◆ ACTION ITEM
Write the next part of the mailing-list thread about adding an eBPF expression to nf_tables, picking up after its final sentence.

Re: [PATCH nf-next] netfilter: nf_tables: add ebpf expression

Eyal Birger <eyal.birger@xxxxxxxxx> · Mon, 5 Sep 2022 20:50:20 +0300

On Fri, Sep 2, 2022 at 7:53 PM Alexei Starovoitov
<alexei.starovoitov@xxxxxxxxx> wrote:
>
> On Wed, Aug 31, 2022 at 10:18 PM Eyal Birger <eyal.birger@xxxxxxxxx> wrote:
> >
> > On Thu, Sep 1, 2022 at 1:16 AM Daniel Borkmann <daniel@xxxxxxxxxxxxx> wrote:
> > >
> > > On 8/31/22 7:26 PM, Alexei Starovoitov wrote:
> > > > On Wed, Aug 31, 2022 at 8:53 AM Florian Westphal <fw@xxxxxxxxx> wrote:
> > > >> Alexei Starovoitov <alexei.starovoitov@xxxxxxxxx> wrote:
> > > >>>> 1 and 2 have the upside that its easy to handle a 'file not found'
> > > >>>> error.
> > > >>>
> > > >>> I'm strongly against calling into bpf from the inner guts of nft.
> > > >>> Nack to all options discussed in this thread.
> > > >>> None of them make any sense.
> > > >>
> > > >> -v please.  I can just rework userspace to allow going via xt_bpf
> > > >> but its brain damaged.
> > > >
> > > > Right. xt_bpf was a dead end from the start.
> > > > It's time to deprecate it and remove it.
> > > >
> > > >> This helps gradually moving towards move epbf for those that
> > > >> still heavily rely on the classic forwarding path.
> > > >
> > > > No one is using it.
> > > > If it was, we would have seen at least one bug report over
> > > > all these years. We've seen none.

◆ RECORDED INFORMATION
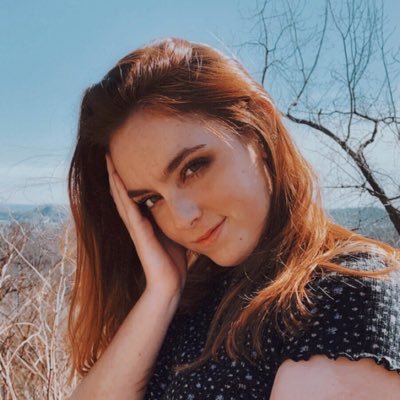 Profile Picture of Bridget Conrad (@bridgetconrad18) on Twitter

◆ YOUR RESPONSE
> > > >
> > > > tbh we had a fair share of wrong design decisions that look
> > > > very reasonable early on and turned out to be useless with
> > > > zero users.
> > > > BPF_PROG_TYPE_SCHED_ACT and BPF_PROG_TYPE_LWT*
> > > > are in this category. > All this code does is bit rot.
> > >
> > > +1
> > >
> > > > As a minimum we shouldn't step on the same rakes.
> > > > xt_ebpf would be the same dead code as xt_bpf.
> > >
> > > +1, and on top, the user experience will just be horrible. :(
> > >
> > > >> If you are open to BPF_PROG_TYPE_NETFILTER I can go that route
> > > >> as well, raw bpf program attachment via NF_HOOK and the bpf dispatcher,
> > > >> but it will take significantly longer to get there.
> > > >>
> > > >> It involves reviving
> > > >> https://lore.kernel.org/netfilter-devel/20211014121046.29329-1-fw@xxxxxxxxx/
> > > >
> > > > I missed it earlier. What is the end goal ?
> > > > Optimize nft run-time with on the fly generation of bpf byte code ?
> > >
> > > Or rather to provide a pendant to nft given existence of xt_bpf, and the
> > > latter will be removed at some point? (If so, can't we just deprecate the
> > > old xt_bpf?)
> >
> > FWIW we've been using both lwt bpf and xt_bpf on our production workloads
> > for a few years now.
> >
> > xt_bpf allows us to apply custom sophisticated policy logic at connection
> > establishment - which is not really possible (or efficient) using
> > iptables/nft constructs - without needing to reinvent all the facilities that
> > nf provides like connection tracking, ALGs, and simple filtering.
> >
> > As for lwt bpf, We use it for load balancing towards collect md tunnels.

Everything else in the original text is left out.